こう言う事はもう慣れっこなので、まほろはため息を吐くと、入学式が始まるまでの間、足を組んで腕も組み、箒を枕がわりにすると、目を瞑って静かに待った。
しばらくすると入学式が始まった。
忍学校だからと言って特別な事はなく、流れとしては前世日本の入学式と同じである。
入学式は進み、校長先生の挨拶である。
今年の入学式の校長先生は体調の悪そうな前の細い男性らしい。
今年のと言うのは、この学校の校長先生はずっと同じ人物なのだが、変装の名人であり、人前に出る度に姿が変わり、本当の姿は数名しか知らないのだ。
去年の入学式は岩男のような大男だったそうだし、卒業式は6歳の少女であったそうだ。
正体がわからないから生徒の中にいつ紛れ込んでいるかわからず、生徒も緊張感を持って過ごさねばならない。
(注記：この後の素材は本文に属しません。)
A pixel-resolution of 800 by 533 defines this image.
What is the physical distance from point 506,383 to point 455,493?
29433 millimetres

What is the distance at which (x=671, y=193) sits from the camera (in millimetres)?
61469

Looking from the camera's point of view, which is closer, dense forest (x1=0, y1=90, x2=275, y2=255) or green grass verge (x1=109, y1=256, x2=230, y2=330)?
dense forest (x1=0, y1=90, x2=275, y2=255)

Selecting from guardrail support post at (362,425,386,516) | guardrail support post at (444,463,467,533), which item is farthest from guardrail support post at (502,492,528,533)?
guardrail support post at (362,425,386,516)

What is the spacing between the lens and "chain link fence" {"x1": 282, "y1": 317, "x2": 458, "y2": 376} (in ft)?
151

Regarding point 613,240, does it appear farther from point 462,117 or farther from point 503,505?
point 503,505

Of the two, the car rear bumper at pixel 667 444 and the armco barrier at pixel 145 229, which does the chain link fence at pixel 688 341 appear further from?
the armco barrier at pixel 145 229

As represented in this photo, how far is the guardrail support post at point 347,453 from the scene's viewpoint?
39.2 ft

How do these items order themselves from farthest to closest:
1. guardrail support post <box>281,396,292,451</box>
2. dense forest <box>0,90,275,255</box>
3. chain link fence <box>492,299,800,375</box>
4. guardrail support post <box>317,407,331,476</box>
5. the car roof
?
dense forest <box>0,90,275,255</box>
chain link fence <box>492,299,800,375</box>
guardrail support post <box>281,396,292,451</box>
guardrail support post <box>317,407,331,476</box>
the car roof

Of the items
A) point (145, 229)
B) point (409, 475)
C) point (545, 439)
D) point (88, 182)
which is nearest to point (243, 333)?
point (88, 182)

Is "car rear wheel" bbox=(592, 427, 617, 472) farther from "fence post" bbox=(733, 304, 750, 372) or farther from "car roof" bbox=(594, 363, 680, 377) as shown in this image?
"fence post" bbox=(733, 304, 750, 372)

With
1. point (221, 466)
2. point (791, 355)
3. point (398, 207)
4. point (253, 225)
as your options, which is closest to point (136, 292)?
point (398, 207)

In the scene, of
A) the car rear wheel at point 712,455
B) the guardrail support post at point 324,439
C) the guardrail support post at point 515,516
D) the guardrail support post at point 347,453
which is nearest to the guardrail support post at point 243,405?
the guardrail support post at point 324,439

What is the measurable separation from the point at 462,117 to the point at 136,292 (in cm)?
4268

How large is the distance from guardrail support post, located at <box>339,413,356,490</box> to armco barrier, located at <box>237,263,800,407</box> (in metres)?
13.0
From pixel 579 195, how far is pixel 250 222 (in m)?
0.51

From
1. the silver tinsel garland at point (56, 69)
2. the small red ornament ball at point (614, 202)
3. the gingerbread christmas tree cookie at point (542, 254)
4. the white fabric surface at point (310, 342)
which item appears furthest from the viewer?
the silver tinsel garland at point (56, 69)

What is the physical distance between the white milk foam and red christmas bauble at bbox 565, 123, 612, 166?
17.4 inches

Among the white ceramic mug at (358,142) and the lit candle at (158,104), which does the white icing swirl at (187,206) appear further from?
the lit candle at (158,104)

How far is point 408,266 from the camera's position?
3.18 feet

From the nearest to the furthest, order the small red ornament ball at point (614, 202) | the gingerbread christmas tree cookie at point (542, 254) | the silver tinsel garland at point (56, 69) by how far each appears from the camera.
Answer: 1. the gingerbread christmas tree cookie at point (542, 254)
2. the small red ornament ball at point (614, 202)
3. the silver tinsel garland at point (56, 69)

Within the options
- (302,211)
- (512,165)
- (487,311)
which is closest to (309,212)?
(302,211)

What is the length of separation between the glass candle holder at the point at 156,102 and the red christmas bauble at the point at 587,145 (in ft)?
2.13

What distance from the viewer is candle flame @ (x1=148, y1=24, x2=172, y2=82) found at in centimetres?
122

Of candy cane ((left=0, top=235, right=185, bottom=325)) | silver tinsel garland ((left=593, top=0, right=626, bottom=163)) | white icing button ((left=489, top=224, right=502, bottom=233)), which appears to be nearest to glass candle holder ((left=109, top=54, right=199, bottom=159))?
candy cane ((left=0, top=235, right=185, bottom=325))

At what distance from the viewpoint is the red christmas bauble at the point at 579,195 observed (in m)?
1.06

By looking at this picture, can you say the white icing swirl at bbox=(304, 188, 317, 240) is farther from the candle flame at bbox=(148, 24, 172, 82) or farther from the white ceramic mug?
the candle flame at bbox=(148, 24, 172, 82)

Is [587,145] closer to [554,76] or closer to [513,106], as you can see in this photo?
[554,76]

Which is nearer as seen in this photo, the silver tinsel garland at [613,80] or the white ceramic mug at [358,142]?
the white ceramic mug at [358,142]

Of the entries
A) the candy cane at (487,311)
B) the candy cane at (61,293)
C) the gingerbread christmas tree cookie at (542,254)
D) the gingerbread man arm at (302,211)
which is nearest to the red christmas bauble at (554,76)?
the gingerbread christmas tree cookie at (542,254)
「ええ、私からは一つ。学生時代は一度しかありません。忍びとして精進するのは大切です。でもそれは大人になってからでもできる事、友人を作り、忍術以外にも多くを学び、人として、大きな成長を遂げる事を私は願っています。 皆さんが、よい学生生活を遅れるよう、応援しております」
校長先生の話はそれだけで終わった。
校長先生が壇上を降りると拍手が起こる。
長々しい話を覚悟していたまほろは拍子抜けであった。
まほろがホッとしたのも束の間、続いっての話は教頭先生であった。
こちらが、すこぶる長かった。
同じ話が2度ほどループしたし、要約すると、校長先生はああ言いましたが、忍者学校の本文は忍術の向上。我が校は他校に比べてエリート校ですから、それに恥じないように、謹んだ学生生活を送ってください。とのことだ。
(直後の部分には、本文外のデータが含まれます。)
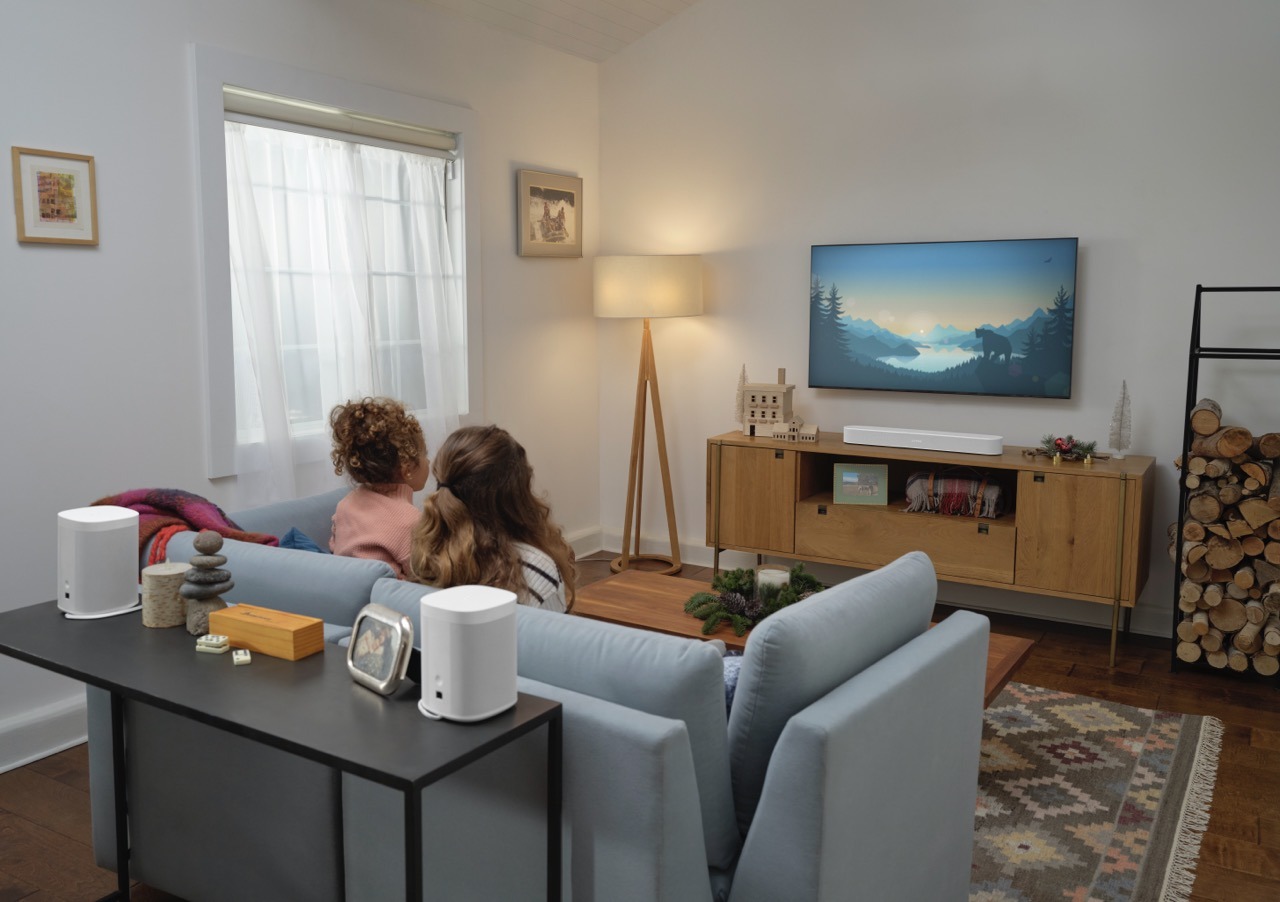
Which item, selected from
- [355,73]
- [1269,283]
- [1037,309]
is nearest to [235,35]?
[355,73]

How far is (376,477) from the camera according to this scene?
9.70 ft

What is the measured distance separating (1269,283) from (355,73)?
3.63 m

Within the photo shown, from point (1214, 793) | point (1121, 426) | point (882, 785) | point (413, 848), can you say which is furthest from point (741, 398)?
point (413, 848)

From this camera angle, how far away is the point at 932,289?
15.4 ft

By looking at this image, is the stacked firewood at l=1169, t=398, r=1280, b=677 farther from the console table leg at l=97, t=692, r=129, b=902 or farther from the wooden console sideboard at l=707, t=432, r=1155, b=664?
the console table leg at l=97, t=692, r=129, b=902

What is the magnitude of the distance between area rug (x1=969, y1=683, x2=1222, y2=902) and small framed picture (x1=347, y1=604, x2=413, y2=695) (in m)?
1.57

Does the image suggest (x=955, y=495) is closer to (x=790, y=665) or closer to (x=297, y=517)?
(x=297, y=517)

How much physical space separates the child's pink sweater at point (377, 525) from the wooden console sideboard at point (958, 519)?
7.21 ft

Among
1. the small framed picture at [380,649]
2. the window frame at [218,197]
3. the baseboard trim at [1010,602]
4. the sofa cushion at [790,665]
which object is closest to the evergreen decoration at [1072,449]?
the baseboard trim at [1010,602]

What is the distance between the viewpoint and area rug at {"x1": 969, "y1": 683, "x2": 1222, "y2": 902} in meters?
2.59

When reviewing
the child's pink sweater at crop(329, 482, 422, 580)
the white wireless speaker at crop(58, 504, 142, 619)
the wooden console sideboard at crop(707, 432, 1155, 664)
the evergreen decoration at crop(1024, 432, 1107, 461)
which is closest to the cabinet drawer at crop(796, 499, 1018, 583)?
the wooden console sideboard at crop(707, 432, 1155, 664)

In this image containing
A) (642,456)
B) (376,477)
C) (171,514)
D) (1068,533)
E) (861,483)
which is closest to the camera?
(171,514)

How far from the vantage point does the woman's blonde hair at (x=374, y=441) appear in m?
2.89

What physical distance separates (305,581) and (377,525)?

まほろは素行の悪い生徒と思われているのか、教頭先生は話の間、誰か個人に向けて言っているかのようにまほろの方を向いて話している時があった。
これは、自意識過剰ではないと思う。
その後は、生徒会の挨拶があったり、新入生代表のあずきの挨拶があったり。
一通りの流れが終わると、入学式は終了となった。
入学式が終わると、教室に移動になる。
まほろは先日決まった通り、Aクラスに混ざって授業などを受ける為、教室も同じである。
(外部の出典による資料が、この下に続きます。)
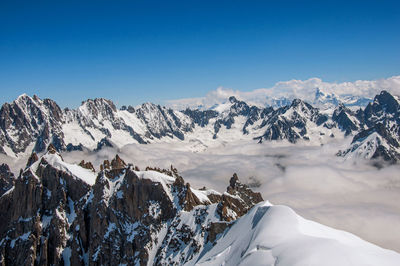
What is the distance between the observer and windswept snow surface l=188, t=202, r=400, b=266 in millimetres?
41625

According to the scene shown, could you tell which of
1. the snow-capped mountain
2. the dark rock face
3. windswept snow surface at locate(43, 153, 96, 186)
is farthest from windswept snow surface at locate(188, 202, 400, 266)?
windswept snow surface at locate(43, 153, 96, 186)

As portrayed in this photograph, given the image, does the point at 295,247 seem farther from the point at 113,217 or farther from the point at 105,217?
the point at 105,217

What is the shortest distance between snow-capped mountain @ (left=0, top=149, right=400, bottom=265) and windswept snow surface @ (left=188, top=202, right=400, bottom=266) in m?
6.97

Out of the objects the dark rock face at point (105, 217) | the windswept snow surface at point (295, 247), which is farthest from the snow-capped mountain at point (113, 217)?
the windswept snow surface at point (295, 247)

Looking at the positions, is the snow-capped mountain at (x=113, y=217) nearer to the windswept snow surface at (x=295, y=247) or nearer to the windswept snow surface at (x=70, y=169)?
the windswept snow surface at (x=70, y=169)

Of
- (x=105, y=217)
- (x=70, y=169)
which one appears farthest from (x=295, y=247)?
(x=70, y=169)

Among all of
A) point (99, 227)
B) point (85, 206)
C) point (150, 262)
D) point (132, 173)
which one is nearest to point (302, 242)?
point (150, 262)

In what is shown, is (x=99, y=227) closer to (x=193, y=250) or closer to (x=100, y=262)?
(x=100, y=262)

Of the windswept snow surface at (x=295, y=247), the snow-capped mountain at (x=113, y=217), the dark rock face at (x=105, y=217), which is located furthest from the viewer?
the dark rock face at (x=105, y=217)

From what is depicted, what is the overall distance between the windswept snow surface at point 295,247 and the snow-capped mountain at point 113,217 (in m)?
6.97

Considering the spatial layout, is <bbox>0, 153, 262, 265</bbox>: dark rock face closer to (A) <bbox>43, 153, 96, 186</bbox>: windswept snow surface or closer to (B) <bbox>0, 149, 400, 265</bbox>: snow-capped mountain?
(B) <bbox>0, 149, 400, 265</bbox>: snow-capped mountain

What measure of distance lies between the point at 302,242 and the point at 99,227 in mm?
123093

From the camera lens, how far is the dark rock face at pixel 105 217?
12988cm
教師に移動する間は、はやてと合流して、2人で教室へと向かう。
「しっかしあの教頭、感じ悪いよなあ。まほろちゃんの事チラチラ見ながら嫌味言うてたで。まほろちゃんの凄さも分からんと、嫌な人やで」
はやては教頭先生の先ほどの挨拶にご立腹のようである。
友達がそう怒ってくれる事で、まほろは胸の内が少し軽くなるような気がした。
いや、慣れているのでなんとも思ってなかったのだけれども。
2人がたわいもない会話をしながら、教室に辿り着いて中に入ると、中にいた生徒が大声で声をかけてきた。
「げ、なんで落ちこぼれのEクラスがこの教室に入ってきてんだよ」
まほろに向かってかけられた声は、そんな誹謗中傷の声であった。